◆ **TEXTO PARA LEITURA**
= = =
Essa é uma das análises feitas por Aluízio Marino, pesquisador do LabCidade, da Universidade de São Paulo (USP) e doutorando de Planejamento e Gestão de Território da UFABC.

Confira a entrevista exclusiva concedida ao Alma Preta:

Alma Preta: Gostaria que você começasse falando do LabCidade, desde quando atuam, quem faz parte e qual o trabalho de vocês?

Aluizio Marinho: O LabCidade acompanha as políticas urbanas desde 2009. Com pesquisas e reflexões e incidência sobre as políticas públicas, contribuindo com as lutas pelo direito à cidade. O Laboratório é coordenado pelas professoras Raquel Rolnik e Paula Santoro e é vinculado à Faculdade de Arquitetura e Urbanismo da USP. Atualmente conta com uma equipa de cerca de 20 pesquisadores.

Qual tem sido o trabalho de vocês nesse momento em que vivemos uma pandemia?

Nesse momento de pandemia do coronavírus o esforço é para compreender questões em relação às questões urbanas e moradia. Estamos pensando nos impactos nas cidades, em especial em São Paulo, e como isso escancara e tem diferentes formas, de acordo com as desigualdades que estão presentes na cidade.
= = =
◆ **REGISTROS FORNECIDOS**
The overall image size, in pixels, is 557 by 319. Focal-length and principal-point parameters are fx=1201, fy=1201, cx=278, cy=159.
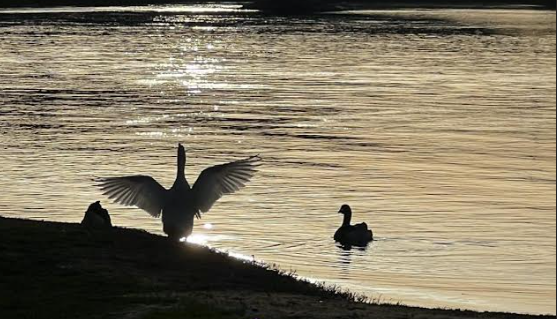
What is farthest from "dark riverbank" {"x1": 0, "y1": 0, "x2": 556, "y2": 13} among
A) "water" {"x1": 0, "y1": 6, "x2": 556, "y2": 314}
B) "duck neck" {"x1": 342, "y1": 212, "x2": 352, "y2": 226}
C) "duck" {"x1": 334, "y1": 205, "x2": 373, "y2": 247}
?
"duck" {"x1": 334, "y1": 205, "x2": 373, "y2": 247}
= = =
◆ **APLIQUE A LEITURA**
1. Segundo a entrevista sobre o LabCidade, do que dependem as diferentes formas que os impactos da pandemia assumem na cidade? Responda em uma a três frases.
2. Retome a entrevista sobre o LabCidade e continue o texto a partir da última frase apresentada.
Os registros não são necessários para esta atividade.

◆ **RESPOSTAS POR TAREFA**
1. Segundo o pesquisador, os impactos da pandemia nas cidades, em especial em São Paulo, assumem diferentes formas de acordo com as desigualdades presentes na cidade.

2.
No site, temos publicado textos dos colaboradores, parceiros e instituições que atuam na proteção de pessoas mais vulneráveis. Estamos organizando materiais próprios e de outros grupos, tentando qualificar o debate sobre a questão do planejamento urbano e moradia.

Você poderia dar exemplos de como as desigualdades se apresentam nesse momento?

Nós acompanhamos muito a região da Cracolândia, em São Paulo. Ali, além da vulnerabilidade pré-existente em questões básicas, há a diminuição do fluxo de comércio, que faz com que as pessoas que estão na rua tenham mais dificuldade de conseguir alimentos. O cotidiano fica mais duro.

Algumas estratégias adotadas pela prefeitura e governo do estado vão na contramão do que seria ideal: já que foram fechados alguns serviços de atendimento a essas pessoas e há continuidade de repressão por meio da polícia. Não defendemos que a Cracolândia continue como está. Elas [pessoas] precisam de soluções urgentes de moradia e acolhimento. O governo determina o isolamento como escolha individual, mas essas pessoas não possuem casa e já eram alvos de violência e estão mais vulneráveis agora por conta do vírus.

Como vocês avaliam as situações das periferias?

São territórios que têm questões econômicas muito imediatista, não têm poupança, nem condições de parar de trabalhar. Não têm escolha. O que temos colocado como crítica é que não dá para colocar o isolamento como escolha dos indivíduos.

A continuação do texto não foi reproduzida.